In Silico Elucidation of Deleterious Non-synonymous SNPs in SHANK3, the Autism Spectrum Disorder Gene.

SHANK3, a member of SH3 and multiple ankyrin repeat domains (SHANK) proteins, plays a crucial role in synaptic development and functions. Mutations in SHANK3 have been linked to a number of neuropsychiatric and neurodevelopmental disorders, including autism spectrum disorder. In this study, the functional and structural impacts of non-synonymous single-nucleotide polymorphisms (SNPs) on SHANK3 were predicted. Various databases were used to extract 16,894 non-redundant SNPs, out of which 1179 were annotated as missense variants. Missense variants were categorized as deleterious or non-deleterious.
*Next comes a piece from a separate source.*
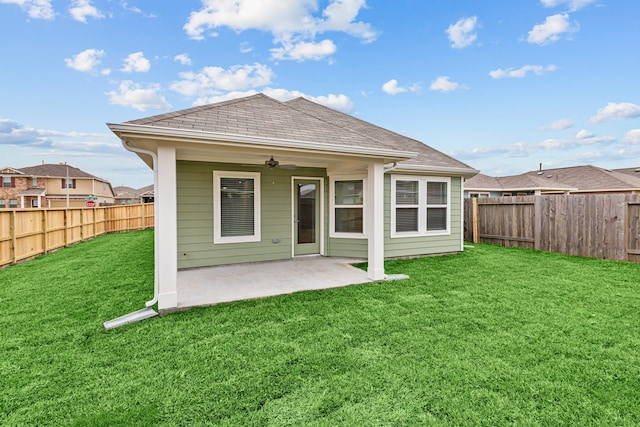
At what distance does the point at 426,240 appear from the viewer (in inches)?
321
Twenty-nine missense variants were unanimously recognized as deleterious and subjected to structural and stability analyses. Mutations, including L47P, G54W, G172D, G250C/D, and G627E, which posed drastic effects on the secondary structure of SHANK3, were modeled. Stability analyses introduced L47P, G54W, and G250D as the most destabilizing mutations, thus they were subjected to molecular dynamics simulation. Simulation revealed significant changes in intramolecular interactions and high fluctuations in residues of 1-350 that significantly affect the ANK functional domain. G250C/D and G635R consensus deleterious mutations were found in the first and second binding domains of SHANK3, and none were found in the post-translational modification sites. This study suggests L47P, G54W, and G250C/D deleterious mutations as priorities for future studies on SHANK3.